In a recent New York Times interview, celebrated actress Viola Davis reflected on roles she regrets taking. Among them, she listed her Oscar-winning turn as Aibileen Clark in 2011's "The Help."  The film, directed by Tate Taylor and co-starring Octavia Spencer and Emma Stone, followed a white woman writing about the experiences of two black maids during the segregation-era South. The film itself was based on Kathryn Stockett's 2009 novel of the same name. 

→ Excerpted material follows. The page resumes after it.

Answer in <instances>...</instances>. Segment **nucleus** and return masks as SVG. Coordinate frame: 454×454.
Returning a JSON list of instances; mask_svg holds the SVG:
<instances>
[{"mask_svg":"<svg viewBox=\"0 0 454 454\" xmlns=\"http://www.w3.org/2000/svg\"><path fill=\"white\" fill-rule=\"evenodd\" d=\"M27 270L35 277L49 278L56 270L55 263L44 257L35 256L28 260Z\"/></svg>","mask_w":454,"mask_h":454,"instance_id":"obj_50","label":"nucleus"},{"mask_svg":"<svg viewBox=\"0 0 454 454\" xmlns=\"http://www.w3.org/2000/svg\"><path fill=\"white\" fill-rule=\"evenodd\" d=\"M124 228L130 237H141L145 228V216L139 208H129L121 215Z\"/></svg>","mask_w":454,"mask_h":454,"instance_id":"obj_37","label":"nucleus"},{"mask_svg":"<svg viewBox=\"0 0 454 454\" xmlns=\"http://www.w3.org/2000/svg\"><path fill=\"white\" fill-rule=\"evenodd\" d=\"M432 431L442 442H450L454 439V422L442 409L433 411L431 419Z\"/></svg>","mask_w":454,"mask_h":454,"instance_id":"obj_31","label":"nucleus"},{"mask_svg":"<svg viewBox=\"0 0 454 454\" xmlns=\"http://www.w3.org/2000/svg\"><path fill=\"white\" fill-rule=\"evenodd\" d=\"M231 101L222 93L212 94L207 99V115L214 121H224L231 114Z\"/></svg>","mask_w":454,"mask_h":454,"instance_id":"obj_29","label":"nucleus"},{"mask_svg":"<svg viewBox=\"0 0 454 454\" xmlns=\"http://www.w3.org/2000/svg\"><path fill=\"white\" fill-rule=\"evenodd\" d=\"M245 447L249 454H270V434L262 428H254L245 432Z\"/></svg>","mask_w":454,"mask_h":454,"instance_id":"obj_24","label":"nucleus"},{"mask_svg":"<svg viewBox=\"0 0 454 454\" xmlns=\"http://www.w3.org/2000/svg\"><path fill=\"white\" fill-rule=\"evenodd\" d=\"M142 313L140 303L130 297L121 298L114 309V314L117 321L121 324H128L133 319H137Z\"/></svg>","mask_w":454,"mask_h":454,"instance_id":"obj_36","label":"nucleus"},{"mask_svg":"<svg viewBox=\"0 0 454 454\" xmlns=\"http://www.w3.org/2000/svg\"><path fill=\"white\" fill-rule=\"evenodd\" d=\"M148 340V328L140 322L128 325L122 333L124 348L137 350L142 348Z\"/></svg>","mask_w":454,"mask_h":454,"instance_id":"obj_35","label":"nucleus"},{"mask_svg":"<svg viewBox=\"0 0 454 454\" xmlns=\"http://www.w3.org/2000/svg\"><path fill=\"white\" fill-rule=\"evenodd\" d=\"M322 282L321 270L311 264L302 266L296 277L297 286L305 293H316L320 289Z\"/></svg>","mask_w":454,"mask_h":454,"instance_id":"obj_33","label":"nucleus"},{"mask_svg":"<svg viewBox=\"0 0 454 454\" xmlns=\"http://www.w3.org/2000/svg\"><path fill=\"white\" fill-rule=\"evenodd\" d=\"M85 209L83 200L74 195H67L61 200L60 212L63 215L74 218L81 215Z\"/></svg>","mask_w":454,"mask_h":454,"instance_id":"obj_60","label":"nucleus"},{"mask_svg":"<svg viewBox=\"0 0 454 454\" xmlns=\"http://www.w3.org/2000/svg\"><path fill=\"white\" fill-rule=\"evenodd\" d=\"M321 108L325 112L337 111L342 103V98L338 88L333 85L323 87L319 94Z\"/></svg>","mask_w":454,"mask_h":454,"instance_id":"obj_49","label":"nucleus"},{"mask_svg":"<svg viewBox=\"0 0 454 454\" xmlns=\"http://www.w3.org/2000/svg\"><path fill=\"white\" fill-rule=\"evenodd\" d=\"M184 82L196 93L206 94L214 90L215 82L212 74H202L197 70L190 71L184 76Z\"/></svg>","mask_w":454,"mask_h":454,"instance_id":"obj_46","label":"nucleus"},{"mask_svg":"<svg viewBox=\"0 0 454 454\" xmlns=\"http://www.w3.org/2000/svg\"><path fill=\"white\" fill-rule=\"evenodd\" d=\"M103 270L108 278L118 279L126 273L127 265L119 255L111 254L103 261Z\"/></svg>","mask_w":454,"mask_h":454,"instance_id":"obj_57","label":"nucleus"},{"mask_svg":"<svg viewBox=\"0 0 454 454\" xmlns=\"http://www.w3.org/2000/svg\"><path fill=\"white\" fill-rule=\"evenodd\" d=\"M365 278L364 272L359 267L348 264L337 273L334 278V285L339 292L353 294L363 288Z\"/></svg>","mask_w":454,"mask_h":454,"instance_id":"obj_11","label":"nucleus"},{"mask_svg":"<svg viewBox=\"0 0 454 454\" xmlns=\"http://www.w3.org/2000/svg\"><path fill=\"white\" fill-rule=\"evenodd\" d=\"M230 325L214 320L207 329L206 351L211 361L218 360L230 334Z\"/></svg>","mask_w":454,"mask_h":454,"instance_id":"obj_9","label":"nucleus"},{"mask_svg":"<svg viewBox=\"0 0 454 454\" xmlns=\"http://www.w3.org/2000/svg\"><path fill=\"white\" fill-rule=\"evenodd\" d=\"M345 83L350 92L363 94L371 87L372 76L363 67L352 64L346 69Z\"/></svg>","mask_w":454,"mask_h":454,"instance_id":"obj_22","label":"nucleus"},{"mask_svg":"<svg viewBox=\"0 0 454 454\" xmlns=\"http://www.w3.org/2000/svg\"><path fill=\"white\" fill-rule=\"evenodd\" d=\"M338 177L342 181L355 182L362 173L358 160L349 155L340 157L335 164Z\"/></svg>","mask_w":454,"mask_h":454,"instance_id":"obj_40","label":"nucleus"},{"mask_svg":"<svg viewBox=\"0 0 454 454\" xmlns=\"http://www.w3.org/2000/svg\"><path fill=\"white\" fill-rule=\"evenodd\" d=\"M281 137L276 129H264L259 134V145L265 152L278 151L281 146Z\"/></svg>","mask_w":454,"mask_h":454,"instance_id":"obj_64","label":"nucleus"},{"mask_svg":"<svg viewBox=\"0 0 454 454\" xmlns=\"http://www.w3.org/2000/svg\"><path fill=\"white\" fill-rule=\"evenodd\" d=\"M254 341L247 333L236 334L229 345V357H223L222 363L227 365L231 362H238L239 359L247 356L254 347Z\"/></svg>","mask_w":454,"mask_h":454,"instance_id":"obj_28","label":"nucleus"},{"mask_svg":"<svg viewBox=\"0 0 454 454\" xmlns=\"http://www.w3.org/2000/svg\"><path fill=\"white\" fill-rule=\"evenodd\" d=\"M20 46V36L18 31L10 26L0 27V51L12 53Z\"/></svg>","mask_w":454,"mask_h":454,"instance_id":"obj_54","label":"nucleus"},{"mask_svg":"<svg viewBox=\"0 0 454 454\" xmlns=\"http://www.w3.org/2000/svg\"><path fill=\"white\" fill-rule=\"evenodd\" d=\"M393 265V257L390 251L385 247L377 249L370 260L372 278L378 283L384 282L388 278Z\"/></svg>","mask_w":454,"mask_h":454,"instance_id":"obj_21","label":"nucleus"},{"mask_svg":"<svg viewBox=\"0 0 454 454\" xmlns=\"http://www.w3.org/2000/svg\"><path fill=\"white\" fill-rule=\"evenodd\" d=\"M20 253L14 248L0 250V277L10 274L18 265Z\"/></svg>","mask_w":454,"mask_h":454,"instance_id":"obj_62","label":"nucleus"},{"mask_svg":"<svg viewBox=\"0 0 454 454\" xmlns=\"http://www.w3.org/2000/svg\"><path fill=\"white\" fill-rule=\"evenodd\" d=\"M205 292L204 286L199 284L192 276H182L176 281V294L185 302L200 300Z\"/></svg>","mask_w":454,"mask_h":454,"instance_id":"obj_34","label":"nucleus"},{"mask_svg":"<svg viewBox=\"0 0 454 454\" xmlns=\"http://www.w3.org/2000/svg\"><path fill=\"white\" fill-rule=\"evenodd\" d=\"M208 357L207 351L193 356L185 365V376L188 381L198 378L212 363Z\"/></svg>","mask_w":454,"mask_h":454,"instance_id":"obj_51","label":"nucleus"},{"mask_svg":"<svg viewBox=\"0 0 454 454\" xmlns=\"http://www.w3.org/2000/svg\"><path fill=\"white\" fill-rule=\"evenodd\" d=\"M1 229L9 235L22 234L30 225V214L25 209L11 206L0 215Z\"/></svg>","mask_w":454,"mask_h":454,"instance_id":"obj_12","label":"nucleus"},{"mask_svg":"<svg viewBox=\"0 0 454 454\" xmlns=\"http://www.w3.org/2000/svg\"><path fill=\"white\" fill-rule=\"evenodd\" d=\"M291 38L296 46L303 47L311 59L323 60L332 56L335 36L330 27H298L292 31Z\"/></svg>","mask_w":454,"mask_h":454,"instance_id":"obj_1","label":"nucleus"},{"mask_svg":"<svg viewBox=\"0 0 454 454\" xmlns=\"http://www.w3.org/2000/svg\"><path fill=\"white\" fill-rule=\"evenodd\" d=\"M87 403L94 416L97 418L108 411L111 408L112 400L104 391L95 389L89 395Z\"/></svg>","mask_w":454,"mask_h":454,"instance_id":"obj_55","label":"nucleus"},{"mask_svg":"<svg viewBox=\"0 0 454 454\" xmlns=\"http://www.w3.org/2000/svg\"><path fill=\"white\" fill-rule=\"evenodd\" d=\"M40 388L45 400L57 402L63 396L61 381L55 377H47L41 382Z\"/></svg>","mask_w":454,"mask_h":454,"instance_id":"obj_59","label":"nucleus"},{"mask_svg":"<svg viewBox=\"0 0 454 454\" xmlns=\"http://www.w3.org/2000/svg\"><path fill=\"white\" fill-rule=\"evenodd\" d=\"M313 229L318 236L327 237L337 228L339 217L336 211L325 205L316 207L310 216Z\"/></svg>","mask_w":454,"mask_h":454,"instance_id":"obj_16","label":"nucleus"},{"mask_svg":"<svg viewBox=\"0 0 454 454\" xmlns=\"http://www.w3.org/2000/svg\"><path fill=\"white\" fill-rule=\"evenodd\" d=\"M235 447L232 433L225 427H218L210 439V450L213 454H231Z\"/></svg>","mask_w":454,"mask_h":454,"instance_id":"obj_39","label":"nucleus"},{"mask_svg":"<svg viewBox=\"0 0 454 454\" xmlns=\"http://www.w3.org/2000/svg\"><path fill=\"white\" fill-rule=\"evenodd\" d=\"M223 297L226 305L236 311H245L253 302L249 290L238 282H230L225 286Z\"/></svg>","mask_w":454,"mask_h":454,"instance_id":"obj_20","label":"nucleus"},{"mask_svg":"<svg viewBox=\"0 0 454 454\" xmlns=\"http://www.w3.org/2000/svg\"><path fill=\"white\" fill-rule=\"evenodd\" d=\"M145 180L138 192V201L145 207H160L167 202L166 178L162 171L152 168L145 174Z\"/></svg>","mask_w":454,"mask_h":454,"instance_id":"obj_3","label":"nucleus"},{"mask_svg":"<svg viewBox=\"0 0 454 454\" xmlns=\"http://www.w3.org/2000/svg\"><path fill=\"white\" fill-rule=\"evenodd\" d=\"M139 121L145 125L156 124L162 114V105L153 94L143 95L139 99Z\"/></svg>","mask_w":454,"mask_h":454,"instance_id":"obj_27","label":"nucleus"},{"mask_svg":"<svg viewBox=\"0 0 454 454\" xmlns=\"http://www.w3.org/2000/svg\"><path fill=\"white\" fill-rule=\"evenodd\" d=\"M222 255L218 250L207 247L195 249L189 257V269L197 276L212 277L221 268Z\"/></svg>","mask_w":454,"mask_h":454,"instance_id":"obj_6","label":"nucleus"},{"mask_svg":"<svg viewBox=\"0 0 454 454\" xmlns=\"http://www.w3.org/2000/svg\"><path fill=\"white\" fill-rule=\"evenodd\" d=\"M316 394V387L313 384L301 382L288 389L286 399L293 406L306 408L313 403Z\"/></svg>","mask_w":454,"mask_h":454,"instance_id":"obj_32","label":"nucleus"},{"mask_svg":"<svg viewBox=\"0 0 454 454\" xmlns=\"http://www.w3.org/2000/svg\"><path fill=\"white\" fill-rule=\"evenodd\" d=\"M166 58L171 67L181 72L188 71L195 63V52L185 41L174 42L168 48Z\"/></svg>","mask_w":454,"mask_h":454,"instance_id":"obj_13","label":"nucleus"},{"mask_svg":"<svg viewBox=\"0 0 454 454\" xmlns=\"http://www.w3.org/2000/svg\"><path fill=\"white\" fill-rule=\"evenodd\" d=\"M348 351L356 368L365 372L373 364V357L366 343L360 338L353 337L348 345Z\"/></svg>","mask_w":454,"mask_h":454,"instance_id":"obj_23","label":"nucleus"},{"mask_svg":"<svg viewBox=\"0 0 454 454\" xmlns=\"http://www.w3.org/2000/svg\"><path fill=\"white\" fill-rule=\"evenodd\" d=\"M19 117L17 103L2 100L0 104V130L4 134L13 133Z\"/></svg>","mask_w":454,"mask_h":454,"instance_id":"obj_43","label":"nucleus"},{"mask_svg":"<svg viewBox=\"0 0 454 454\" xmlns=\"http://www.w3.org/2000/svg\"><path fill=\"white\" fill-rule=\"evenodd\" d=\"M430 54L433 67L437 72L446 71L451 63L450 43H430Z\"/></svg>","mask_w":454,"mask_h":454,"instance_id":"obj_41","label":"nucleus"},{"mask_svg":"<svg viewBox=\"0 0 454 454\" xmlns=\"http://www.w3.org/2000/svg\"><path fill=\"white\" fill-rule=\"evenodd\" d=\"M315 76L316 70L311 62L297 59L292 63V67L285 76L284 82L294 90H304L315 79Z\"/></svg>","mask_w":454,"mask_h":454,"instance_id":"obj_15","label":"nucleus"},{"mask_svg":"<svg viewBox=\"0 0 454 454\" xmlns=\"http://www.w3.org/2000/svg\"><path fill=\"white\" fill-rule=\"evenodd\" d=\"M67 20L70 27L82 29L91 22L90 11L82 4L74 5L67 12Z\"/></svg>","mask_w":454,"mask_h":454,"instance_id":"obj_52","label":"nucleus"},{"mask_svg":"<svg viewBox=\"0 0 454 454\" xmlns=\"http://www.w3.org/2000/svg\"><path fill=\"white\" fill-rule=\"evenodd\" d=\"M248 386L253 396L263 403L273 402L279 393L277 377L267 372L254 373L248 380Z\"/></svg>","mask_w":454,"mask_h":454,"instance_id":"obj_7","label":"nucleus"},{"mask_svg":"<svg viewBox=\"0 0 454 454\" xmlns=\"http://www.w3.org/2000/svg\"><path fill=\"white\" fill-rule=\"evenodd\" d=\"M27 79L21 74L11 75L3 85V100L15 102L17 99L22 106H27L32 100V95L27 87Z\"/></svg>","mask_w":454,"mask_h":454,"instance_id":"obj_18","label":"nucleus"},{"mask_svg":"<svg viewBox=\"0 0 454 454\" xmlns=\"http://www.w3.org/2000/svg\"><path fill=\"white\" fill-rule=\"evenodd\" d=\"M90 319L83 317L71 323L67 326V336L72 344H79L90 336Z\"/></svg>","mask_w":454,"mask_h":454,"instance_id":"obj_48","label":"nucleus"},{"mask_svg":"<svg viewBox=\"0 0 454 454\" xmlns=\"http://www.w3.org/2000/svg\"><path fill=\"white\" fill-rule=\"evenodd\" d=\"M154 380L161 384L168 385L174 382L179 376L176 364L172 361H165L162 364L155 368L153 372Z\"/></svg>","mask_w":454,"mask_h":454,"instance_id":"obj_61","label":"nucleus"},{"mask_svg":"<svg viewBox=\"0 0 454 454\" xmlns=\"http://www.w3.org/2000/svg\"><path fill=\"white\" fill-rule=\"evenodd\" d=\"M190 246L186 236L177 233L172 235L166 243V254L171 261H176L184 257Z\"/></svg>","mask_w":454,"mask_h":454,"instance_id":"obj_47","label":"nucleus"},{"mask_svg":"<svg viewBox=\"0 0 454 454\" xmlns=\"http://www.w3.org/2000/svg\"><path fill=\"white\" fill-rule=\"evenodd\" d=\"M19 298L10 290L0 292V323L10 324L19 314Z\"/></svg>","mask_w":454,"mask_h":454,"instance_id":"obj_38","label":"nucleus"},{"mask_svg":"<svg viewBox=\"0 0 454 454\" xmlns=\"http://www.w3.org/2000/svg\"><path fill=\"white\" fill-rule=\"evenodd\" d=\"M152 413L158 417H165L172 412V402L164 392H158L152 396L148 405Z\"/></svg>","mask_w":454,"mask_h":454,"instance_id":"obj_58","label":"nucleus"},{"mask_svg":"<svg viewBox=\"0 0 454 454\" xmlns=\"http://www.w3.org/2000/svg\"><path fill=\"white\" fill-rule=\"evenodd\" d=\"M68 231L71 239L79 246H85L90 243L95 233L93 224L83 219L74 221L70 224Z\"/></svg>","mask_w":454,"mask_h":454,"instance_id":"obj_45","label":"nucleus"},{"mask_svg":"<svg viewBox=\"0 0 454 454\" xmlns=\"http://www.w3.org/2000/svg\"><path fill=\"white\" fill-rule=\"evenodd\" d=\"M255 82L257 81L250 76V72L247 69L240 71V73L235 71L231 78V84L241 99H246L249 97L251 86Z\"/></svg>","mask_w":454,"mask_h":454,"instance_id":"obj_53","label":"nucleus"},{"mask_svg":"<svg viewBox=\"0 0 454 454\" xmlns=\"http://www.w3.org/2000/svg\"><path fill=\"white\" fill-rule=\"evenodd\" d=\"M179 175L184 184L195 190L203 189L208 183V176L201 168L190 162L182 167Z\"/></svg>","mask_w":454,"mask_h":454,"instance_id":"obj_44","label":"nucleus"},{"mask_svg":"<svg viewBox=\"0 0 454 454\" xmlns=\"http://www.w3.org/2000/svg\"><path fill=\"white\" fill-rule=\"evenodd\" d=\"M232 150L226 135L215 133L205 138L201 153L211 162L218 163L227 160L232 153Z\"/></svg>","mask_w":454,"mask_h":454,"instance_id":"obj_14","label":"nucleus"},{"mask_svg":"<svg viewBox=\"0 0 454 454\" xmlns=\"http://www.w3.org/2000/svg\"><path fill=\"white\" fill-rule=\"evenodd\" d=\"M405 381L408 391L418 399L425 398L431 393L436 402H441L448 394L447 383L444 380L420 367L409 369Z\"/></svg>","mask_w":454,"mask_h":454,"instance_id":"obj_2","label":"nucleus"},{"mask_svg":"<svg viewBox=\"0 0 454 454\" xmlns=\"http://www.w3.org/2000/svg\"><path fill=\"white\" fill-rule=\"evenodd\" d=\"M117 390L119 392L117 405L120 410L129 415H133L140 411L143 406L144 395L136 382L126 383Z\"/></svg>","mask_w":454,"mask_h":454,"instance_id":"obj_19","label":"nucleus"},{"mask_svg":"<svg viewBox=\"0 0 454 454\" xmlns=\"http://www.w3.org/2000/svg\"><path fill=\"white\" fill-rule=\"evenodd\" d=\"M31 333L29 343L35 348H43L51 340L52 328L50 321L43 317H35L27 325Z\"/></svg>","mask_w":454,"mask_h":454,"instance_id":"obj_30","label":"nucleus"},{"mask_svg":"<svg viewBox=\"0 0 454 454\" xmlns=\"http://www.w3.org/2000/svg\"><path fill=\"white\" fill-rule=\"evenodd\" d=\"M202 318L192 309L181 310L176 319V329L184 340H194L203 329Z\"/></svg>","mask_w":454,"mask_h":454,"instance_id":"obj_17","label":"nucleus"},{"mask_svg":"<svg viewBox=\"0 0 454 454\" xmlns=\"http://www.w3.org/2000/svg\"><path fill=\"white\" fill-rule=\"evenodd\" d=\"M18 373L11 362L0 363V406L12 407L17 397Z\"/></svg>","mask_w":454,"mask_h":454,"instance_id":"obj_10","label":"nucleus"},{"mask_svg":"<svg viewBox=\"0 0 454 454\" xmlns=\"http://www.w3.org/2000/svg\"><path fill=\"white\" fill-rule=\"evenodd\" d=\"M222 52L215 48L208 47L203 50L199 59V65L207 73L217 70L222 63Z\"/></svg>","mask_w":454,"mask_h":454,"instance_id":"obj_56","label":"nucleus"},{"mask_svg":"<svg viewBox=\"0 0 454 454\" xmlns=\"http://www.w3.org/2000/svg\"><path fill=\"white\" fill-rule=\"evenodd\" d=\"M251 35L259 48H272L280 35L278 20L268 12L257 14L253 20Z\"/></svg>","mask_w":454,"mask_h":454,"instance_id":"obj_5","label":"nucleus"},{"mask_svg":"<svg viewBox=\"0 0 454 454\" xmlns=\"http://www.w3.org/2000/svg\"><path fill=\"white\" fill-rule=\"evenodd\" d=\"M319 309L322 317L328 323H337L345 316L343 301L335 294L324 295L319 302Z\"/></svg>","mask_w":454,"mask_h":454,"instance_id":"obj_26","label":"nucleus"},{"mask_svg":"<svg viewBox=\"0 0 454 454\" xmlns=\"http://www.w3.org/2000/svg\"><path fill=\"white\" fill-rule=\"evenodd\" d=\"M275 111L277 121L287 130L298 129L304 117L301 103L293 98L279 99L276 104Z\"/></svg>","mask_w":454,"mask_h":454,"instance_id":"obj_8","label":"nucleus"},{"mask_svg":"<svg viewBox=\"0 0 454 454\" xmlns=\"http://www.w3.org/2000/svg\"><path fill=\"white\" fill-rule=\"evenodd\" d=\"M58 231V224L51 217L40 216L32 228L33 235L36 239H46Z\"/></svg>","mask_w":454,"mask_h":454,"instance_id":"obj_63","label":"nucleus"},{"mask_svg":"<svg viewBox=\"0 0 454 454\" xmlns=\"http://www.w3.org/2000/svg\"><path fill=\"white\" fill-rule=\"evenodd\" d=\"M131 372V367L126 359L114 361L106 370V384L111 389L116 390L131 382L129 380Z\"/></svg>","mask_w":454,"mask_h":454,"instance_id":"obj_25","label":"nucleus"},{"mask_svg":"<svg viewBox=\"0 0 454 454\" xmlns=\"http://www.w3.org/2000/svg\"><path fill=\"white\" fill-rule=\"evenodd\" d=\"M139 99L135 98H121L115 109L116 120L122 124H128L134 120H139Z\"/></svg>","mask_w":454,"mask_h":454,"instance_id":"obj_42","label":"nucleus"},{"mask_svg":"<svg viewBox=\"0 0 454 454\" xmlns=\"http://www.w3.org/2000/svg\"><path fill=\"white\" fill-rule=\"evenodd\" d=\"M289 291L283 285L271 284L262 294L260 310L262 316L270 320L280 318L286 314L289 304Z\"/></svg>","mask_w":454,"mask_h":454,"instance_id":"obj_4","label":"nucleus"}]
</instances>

While Davis commends the cast and Taylor's directing, she feels the narrative fell short of giving a distinct voice to the black women in the film. "I just felt that at the end of the day it wasn't the voices of the maids that were heard," Davis noted, likening her character of Aibileen and Spencer's Minnie to her mom and grandmother. "And I know that if you do a movie where the whole premise is, I want to know what it feels like to work for white people and to bring up children in 1963, I want to hear how you really feel about it."  Davis didn't hear this perspective in the film.

Director Ava DuVernay, whose 2014 film "Selma" was nominated for Best Picture, took to Twitter with similar feelings about the film, for which she did PR. "That film pushed me to make my own," she noted, expressing gratitude for striking out on her own. Her full tweet can be found below. Davis' latest feature, the Steve McQueen-directed heist film "Widows," lands in theaters on November 16th.